Materials and Methods
Eight subjects (5 males and 3 females, ages 28–35) with no past history of psychiatric or neurological diseases participated in the experiments, which were approved in advance by the RIKEN Functional MRI Safety and Ethics Committee. The subjects were selected after morphological screening of high-resolution three-dimensional anatomical MR images (1×1×1 mm3). To cover targeted cortical area by limited number of slices, the calcarine sulcus of the selected subjects follows a relatively straight course and the cortex around their calcarine V1 is relatively flat and less sulcated in at least one hemisphere, which was then used as the target subsequent study. All subjects had normal or corrected-to-normal vision and gave their written informed consent before each experiment.
All experiments were conducted on a Varian Unity Inova 4 T whole-body MRI system (Varian NMR Instruments, Palo Alto, CA) equipped with a Magnex head gradient system (Magnex Scientific Ltd., Abingdon, UK). High-resolution three-dimensional T1-weighted anatomical MR images were acquired with a bird-cage radio-frequency (RF) coil. A 5-inch transmit/receive butterfly quadrature RF surface coil was used to acquire functional and co-registered anatomical images in the functional experiments. The surface coil was mounted on a bakelite support frame attached to the patient table.

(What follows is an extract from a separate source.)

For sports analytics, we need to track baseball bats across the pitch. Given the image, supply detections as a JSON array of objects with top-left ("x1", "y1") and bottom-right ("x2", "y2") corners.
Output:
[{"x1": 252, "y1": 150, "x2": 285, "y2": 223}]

During the experiment, the subject was made to lie supine on the patient table and to rest the back of the head on the surface coil. Head motion was restricted using a bite-bar as well as padding spongy rubber around the subject's head. The subject's heartbeat was monitored with a pulse oximeter, and respiration was monitored with a pressure sensor placed on the abdominal region. Both signals were recorded along with the timing of RF pulses for later correction of physiological fluctuations.
The presentation of visual stimuli was controlled by a custom-built software package run on a PowerMac G4 computer. Stimuli were delivered to the subject's eyes via an optic fiber goggle system (Avotec, Inc., Jensen Beach, FL) that subtended 25°×19° of visual angle. The image on the goggles had a resolution of 800×600 pixels and a refresh rate of 60 Hz. The subject adjusted two refractive correction lenses on the goggles to achieve corrected-to-normal vision. The luminosity of the brightest white available on the goggles was ∼4 lux and the darkest black was ∼0.5 lux. Image acquisition and stimulus presentation times were synched and the trigger signal, when needed, was sent from the scanner's console to the PowerMac G4 computer equipped with a digital I/O board (PCI-DIO-96, National Instruments, Austin, TX). All signals related to the timing of RF pulses, stimulus onset and offset, as well as the state of the subject, including physiological data, behavioral performance, head position and eye position, were simultaneously recorded using a PowerMac G3 computer with a data acquisition board (PCI-6023E, National Instruments, Austin, TX) and a custom-built program written in LabView (National Instruments, Austin, TX).
In the experiments, a circular black/white contrast reversing checkerboard, which consisted of checkers of ∼0.8° and had a diameter of 7.6°, was placed 7.6° diagonally away from the fixation cross. We presented the checkerboard in the lower-left or lower-right quadrant, depending on the targeted hemisphere to be studied, and avoided the fovea and the horizontal and vertical meridians to confine the activation within circumscribed retinotopic areas (only V1 was studied in this study). The checkerboard was temporally modulated in a square wave, and the contrast of the checkerboard within a scan was reversed at a given frequency (0.17, 0.75, 2, 4, 8, or 15 Hz). The contrast reversal frequency was defined as square-wave modulation cycles of contrast. At a frequency of 1 Hz, therefore, each square in the checkerboard would be displayed in both black and white during one second.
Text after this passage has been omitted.